I promise not to be surprised if Oregon State subsequently catches fire by midseason.
I promise not to refer to Oregon as ‘this year's Oregon State' if the Ducks start slowly and catch fire by midseason.
I promise never to call for a BCS disaster scenario until Thanksgiving.
I promise never to choose a BCS buster until Thanksgiving.
I promise to side with Oklahoma over Texas in any BCS title shenanigans simply because of the Sooners' non-conference schedule.
I promise to have an aneurism if Texas and Florida play for the championship, simply because you'll never see another quality out-of-conference game again.
I promise the same result if Penn State in ranked in the top two of the BCS.
I promise to overreact if Mike Stoops loses his cool at a critical moment.
I promise to overreact if Chip Kelly breaks out an awesome trick play at the perfect moment.
I promise to overreact if Sark succeeds in turning Jake Locker into a USC robo-QB.
I promise to overreact if Jim Harbaugh speaks in English, not Harbaugh-ese.
I promise to overreact if Pete Carroll goes five minutes without saying ‘compete.'
I promise to overreact if I hear Rick Neuheisel speak for five minutes and I don't confuse him with Carroll.

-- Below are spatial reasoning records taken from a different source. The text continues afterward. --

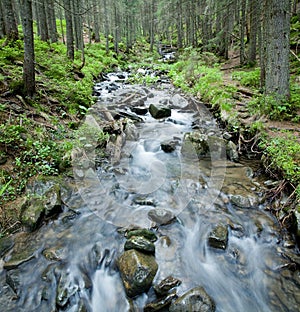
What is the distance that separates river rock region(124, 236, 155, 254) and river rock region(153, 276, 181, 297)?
53 centimetres

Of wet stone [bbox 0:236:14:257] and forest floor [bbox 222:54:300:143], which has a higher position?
forest floor [bbox 222:54:300:143]

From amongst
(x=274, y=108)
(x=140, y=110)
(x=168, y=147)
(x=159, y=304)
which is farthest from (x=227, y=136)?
(x=159, y=304)

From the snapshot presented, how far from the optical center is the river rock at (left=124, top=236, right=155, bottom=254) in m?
3.95

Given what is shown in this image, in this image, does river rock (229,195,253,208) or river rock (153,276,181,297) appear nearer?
river rock (153,276,181,297)

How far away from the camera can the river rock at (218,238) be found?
4332mm

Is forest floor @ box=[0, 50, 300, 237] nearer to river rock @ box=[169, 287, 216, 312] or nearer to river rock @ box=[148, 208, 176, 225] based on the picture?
river rock @ box=[148, 208, 176, 225]

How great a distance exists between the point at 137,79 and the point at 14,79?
39.6 feet

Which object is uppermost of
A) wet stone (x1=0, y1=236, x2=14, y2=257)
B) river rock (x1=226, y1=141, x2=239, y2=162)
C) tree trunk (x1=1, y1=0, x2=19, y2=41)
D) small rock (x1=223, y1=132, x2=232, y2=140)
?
tree trunk (x1=1, y1=0, x2=19, y2=41)

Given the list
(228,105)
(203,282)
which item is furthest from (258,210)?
(228,105)

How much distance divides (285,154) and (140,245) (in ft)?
13.4

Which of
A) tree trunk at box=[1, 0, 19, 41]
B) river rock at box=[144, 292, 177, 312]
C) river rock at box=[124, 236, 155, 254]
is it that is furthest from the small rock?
tree trunk at box=[1, 0, 19, 41]

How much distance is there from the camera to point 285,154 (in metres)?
5.58

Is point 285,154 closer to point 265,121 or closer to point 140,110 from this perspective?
point 265,121

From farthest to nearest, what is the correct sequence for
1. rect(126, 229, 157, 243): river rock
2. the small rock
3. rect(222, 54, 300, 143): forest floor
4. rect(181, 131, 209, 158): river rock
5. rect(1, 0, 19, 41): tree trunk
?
rect(1, 0, 19, 41): tree trunk → the small rock → rect(181, 131, 209, 158): river rock → rect(222, 54, 300, 143): forest floor → rect(126, 229, 157, 243): river rock
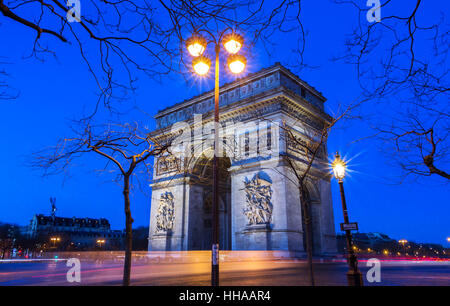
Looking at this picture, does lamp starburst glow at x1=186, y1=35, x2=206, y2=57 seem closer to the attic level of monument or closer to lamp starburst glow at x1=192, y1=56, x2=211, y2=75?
lamp starburst glow at x1=192, y1=56, x2=211, y2=75

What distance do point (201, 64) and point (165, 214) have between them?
918 inches

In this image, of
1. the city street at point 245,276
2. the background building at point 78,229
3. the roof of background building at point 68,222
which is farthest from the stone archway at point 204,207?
the roof of background building at point 68,222

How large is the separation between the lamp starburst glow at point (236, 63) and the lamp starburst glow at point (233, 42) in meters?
0.34

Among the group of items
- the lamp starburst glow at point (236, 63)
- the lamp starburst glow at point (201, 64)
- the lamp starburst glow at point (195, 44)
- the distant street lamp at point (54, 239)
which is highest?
the lamp starburst glow at point (236, 63)

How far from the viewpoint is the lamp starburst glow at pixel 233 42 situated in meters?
7.62

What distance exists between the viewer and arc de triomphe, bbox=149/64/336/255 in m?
22.2

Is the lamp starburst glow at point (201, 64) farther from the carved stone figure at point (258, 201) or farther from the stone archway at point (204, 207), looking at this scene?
the stone archway at point (204, 207)

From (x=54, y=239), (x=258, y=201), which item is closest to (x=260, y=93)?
(x=258, y=201)

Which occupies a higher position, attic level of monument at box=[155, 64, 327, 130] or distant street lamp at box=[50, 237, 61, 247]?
attic level of monument at box=[155, 64, 327, 130]

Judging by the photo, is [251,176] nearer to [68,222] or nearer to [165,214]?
[165,214]

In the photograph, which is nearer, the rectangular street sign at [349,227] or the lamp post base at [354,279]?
the lamp post base at [354,279]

I promise to overreact if Jeff Tedford makes Kevin Riley ‘the new Longshore' and Mansion ‘the new Riley.'
I promise to overreact if Paul Wulff leads the Cougs to a winning record at any point this season.
I promise to overreact if Dennis Erickson actually fields an offensive line.
I promise to overreact if Mike Riley is finally recognized as coach of the year nationally.
I promise this is the last column in this format you'll ever read from me.
Unless Charleston Southern beats Florida. Then I promise the preceding 39 promises are null and void.